Problem to solve =
Lines before the one containing "From where the camera" are left out; copy that line and every later line through the end of the data exactly.

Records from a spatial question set
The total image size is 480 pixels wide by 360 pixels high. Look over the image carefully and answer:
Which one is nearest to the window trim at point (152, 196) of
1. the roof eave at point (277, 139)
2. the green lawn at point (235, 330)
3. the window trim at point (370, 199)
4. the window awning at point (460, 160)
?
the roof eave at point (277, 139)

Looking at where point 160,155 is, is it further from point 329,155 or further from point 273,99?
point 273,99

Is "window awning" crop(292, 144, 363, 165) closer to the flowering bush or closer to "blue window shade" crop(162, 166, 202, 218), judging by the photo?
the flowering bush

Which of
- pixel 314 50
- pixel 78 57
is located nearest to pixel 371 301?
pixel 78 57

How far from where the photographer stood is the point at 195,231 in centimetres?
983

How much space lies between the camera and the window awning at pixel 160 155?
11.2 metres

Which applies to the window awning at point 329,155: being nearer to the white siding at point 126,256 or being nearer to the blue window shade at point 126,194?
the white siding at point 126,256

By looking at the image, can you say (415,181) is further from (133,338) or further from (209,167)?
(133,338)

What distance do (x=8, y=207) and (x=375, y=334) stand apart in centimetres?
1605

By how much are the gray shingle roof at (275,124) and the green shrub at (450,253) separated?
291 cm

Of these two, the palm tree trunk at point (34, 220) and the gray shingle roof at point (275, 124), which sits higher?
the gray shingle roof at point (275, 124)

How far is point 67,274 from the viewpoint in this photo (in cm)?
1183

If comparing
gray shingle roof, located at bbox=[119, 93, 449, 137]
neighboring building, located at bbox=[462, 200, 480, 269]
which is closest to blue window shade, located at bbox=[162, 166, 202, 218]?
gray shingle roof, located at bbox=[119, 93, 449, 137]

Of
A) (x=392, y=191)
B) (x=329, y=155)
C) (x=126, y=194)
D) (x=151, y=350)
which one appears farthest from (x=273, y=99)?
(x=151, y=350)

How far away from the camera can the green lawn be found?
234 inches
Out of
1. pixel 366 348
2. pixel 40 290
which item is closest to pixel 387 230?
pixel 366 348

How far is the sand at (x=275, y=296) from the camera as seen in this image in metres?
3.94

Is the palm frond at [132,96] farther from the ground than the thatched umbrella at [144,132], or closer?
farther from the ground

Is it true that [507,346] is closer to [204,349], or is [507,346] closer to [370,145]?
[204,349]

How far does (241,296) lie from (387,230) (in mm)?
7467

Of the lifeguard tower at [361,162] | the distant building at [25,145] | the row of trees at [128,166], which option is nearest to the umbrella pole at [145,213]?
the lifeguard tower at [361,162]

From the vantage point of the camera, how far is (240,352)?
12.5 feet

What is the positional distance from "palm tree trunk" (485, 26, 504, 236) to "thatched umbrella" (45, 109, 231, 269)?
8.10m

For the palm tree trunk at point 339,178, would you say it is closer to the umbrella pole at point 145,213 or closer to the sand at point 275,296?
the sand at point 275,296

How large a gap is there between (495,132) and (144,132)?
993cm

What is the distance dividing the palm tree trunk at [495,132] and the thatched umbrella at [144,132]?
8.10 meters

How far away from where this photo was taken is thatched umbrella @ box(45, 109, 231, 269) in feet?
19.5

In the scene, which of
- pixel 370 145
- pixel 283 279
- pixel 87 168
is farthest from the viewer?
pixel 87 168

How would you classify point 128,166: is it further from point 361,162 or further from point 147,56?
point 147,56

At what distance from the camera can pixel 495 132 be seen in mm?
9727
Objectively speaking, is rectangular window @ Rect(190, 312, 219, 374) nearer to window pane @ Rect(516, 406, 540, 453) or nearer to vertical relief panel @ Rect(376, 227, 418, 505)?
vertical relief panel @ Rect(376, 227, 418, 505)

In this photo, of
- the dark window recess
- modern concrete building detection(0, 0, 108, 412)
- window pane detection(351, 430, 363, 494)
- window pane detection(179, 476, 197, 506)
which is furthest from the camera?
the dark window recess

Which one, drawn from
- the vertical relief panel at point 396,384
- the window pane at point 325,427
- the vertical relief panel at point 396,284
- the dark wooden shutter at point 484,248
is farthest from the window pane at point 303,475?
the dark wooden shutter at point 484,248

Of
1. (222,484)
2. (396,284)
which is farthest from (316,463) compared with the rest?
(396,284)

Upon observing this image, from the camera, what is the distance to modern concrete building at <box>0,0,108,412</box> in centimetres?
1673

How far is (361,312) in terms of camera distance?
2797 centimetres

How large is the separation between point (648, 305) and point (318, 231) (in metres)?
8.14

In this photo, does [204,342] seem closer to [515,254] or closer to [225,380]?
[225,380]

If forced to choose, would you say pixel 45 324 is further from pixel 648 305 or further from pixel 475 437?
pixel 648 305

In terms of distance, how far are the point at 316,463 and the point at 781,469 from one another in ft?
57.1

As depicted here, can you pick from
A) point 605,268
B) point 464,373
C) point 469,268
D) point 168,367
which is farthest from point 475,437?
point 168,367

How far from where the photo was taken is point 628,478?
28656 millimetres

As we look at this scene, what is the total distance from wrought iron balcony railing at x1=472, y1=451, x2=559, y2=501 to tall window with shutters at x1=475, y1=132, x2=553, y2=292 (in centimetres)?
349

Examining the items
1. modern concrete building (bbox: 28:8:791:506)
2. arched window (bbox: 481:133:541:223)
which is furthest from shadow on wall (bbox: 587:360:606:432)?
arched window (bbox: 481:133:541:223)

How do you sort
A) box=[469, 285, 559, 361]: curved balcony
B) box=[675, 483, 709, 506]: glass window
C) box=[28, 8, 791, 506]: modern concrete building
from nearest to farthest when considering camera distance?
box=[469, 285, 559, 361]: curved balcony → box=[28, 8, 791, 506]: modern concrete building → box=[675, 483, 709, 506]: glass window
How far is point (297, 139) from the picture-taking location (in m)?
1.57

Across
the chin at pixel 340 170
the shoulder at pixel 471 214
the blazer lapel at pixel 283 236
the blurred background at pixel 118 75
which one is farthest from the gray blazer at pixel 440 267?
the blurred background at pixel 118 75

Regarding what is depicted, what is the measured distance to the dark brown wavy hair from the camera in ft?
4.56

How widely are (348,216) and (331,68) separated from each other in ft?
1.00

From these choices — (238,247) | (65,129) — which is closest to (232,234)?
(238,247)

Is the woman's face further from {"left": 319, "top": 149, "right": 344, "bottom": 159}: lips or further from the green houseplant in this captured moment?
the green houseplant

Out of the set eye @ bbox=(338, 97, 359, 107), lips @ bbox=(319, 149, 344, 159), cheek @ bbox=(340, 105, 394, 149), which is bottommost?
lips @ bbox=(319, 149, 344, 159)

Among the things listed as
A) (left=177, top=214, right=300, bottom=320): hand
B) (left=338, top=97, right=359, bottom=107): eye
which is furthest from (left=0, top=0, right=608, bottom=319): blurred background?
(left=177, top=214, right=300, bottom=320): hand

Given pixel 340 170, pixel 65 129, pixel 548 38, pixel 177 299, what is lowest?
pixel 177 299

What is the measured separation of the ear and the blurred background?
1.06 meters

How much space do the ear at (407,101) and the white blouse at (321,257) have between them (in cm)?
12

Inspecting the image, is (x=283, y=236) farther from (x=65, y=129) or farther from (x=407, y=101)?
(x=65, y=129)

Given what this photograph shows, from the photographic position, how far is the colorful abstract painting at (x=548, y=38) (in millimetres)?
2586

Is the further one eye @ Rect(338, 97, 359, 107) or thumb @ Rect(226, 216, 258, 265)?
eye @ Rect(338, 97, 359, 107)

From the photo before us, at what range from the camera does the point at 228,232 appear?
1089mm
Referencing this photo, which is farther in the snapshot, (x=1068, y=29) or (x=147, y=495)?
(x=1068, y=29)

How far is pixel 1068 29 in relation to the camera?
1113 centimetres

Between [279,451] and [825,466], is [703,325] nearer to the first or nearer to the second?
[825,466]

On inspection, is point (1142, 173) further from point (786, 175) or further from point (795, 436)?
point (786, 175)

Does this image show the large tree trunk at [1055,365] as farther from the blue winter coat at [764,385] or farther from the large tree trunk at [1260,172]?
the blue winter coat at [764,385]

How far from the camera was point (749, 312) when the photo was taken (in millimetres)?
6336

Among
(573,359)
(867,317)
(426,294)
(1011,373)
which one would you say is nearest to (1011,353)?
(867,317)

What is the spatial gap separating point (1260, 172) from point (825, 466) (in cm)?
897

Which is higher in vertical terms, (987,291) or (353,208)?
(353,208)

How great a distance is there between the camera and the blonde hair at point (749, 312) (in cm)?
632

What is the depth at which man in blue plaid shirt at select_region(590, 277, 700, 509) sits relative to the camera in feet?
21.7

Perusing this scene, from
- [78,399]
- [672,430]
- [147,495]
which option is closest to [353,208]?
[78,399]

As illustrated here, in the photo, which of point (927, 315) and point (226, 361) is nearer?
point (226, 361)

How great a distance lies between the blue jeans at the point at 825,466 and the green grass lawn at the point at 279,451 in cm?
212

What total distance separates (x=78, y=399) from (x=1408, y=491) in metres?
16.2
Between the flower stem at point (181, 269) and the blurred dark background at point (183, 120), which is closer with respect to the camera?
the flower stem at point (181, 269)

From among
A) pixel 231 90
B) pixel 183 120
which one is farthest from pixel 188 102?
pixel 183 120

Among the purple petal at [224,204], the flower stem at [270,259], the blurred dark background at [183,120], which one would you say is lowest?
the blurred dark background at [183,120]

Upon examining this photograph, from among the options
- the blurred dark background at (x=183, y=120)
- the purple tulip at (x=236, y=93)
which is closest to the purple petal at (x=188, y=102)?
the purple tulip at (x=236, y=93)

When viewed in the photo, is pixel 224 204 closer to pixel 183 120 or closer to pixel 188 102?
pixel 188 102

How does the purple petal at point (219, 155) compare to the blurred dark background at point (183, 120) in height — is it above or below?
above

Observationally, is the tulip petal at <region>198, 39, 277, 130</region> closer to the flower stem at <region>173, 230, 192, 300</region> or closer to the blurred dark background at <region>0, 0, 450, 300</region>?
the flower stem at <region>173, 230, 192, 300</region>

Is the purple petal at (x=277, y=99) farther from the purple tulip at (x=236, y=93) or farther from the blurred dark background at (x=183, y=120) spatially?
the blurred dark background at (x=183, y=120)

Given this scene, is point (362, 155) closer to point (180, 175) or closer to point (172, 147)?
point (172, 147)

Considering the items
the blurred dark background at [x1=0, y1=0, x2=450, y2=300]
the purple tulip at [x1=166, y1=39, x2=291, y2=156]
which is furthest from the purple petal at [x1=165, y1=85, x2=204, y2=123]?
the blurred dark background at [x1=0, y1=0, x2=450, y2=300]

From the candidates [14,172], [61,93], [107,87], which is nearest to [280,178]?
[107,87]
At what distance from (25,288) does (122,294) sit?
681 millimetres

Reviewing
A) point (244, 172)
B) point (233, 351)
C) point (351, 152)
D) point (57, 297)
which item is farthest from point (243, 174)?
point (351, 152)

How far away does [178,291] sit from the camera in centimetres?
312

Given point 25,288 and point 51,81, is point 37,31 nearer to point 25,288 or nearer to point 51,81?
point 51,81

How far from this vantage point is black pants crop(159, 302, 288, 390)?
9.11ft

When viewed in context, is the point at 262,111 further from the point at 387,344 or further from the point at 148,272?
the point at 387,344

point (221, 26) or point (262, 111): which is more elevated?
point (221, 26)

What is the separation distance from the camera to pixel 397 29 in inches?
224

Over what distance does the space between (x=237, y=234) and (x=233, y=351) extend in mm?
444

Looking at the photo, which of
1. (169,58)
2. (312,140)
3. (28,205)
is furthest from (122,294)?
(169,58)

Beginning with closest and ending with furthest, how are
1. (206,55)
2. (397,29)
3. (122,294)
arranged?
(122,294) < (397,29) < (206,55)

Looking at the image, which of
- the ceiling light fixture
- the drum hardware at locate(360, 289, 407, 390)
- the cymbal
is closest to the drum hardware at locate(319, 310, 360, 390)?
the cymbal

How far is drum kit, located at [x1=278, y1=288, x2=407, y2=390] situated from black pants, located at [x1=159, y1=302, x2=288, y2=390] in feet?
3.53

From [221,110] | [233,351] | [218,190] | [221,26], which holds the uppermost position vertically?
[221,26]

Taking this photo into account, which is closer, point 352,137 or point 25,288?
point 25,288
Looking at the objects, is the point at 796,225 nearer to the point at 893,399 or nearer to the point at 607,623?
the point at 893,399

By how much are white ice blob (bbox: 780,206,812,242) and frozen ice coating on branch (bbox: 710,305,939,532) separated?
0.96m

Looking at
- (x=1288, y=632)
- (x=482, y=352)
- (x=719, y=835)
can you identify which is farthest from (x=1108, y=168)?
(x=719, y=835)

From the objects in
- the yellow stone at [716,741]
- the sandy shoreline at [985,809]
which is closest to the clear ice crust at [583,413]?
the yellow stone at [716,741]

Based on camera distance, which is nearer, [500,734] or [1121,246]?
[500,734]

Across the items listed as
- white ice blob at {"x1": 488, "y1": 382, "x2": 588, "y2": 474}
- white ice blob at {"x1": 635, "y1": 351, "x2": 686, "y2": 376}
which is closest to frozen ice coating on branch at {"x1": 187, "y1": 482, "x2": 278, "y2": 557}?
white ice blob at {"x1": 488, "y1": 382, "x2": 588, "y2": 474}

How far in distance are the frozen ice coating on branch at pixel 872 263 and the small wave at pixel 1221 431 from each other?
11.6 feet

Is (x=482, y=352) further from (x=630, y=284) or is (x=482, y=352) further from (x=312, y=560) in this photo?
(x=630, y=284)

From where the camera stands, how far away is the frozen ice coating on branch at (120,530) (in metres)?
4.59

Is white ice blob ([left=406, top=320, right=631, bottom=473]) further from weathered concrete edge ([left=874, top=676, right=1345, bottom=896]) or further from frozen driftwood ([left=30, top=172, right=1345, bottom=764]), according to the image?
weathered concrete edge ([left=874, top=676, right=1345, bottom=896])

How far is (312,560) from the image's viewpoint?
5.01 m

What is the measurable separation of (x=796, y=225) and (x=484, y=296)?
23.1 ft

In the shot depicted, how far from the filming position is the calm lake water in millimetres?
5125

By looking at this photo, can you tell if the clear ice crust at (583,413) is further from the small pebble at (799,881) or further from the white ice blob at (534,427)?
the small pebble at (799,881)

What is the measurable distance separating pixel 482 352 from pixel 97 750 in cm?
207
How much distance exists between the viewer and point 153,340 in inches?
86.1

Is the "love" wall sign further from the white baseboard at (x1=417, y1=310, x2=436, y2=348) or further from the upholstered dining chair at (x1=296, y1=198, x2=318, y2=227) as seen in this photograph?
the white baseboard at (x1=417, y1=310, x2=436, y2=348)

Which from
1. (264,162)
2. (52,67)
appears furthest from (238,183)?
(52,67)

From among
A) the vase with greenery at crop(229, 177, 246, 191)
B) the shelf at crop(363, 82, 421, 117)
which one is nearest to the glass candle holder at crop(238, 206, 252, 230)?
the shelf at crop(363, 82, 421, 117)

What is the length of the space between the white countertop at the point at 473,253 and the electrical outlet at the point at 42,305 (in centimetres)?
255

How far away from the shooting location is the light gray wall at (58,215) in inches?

Task response =
From where the camera stands, how far away is the frozen ice coating on branch at (120,530) (in metres)?
4.59

Is white ice blob ([left=406, top=320, right=631, bottom=473]) further from weathered concrete edge ([left=874, top=676, right=1345, bottom=896]) or further from frozen driftwood ([left=30, top=172, right=1345, bottom=764]), according to the image?
weathered concrete edge ([left=874, top=676, right=1345, bottom=896])

How far is (312,560) from the image's viewpoint?
5.01 m

What is the measurable separation of (x=796, y=225) and (x=484, y=296)?
23.1 ft

In the shot depicted, how far from the filming position is the calm lake water in millimetres?
5125

By looking at this photo, can you tell if the clear ice crust at (583,413) is further from the small pebble at (799,881) or further from the white ice blob at (534,427)?
the small pebble at (799,881)

What is the measurable distance separating pixel 482 352 from pixel 97 750 in cm?
207
How much distance exists between the viewer and point 153,340 in inches?
86.1

Is the "love" wall sign further from the white baseboard at (x1=417, y1=310, x2=436, y2=348) or further from the upholstered dining chair at (x1=296, y1=198, x2=318, y2=227) as seen in this photograph?
the white baseboard at (x1=417, y1=310, x2=436, y2=348)

Which from
1. (264,162)
2. (52,67)
appears furthest from (238,183)?
(52,67)

From among
A) the vase with greenery at crop(229, 177, 246, 191)
B) the shelf at crop(363, 82, 421, 117)
which one is nearest to the glass candle holder at crop(238, 206, 252, 230)?
the shelf at crop(363, 82, 421, 117)

What is the length of the space between the white countertop at the point at 473,253 and the electrical outlet at the point at 42,305 (in centimetres)?
255

How far away from the shooting location is the light gray wall at (58,215) in inches?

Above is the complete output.